_Pedido_. Na resenha sobre A Revolução dos Bichos, qual site é indicado por trazer uma resenha que destrincha os pormenores da história?

_Documento_.
====

Pages

Sunday, June 30, 2013

A REVOLUÇÃO DOS BICHOS - George Orwell

"De certa maneira, era como se a granja tivesse ficado rica sem que nenhum animal houvesse enriquecido - exceto, é claro, os porcos e os cachorros. Talvez isso acontecesse por existirem ali tantos porcos e tantos cachorros. (...) A verdade é que nem os porcos nem os cachorros produziam um só grama de alimento com seu trabalho; e havia um bocado deles, com o apetite sempre em forma." (A Revolução dos Bichos, George Orwell, pg. 103).

A sátira sobre o socialismo na antiga URSS, escrita por George Orwell, é muito interessante. A sua leitura é super fácil e, para quem não sabe que é uma sátira, se passa por um livro até infantil. A história, basicamente, gira em torno de uma fazenda que é tomada pelos animais e por eles comandada. Cada um tem sua tarefa e, inicialmente, visam o bem coletivo, sem a interferência do ser humano, que só servia para escravizá-los. Porém, com o passar do tempo, os animais vão tomando responsabilidades e atividades diversas, e a comida vai sempre ficando escassa para a maioria deles. Os princípios que nortearam a revolução vão aos poucos sendo modificados de acordo com os interesses da minoria líder, que acaba se tornando igual (ou pior) que os humanos.  

É muito interessante perceber a passagem, no decorrer do texto, de uma visão pluralista, em que todos estão satisfeitos e felizes, trabalhando em prol da coletividade, para uma visão autoritarista, em que, apesar dos constantes discursos envolvendo a todos, percebe-se claramente que alguns poucos estão se aproveitando da 'boa vontade' e do sentimento coletivo de melhoria da maioria. O site Info Escola traz uma resenha interessante da história, destrinchando os pormenores.

====

_Informações fornecidas_.

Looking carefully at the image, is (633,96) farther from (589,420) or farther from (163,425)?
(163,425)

====

_Solução_. O site Info Escola.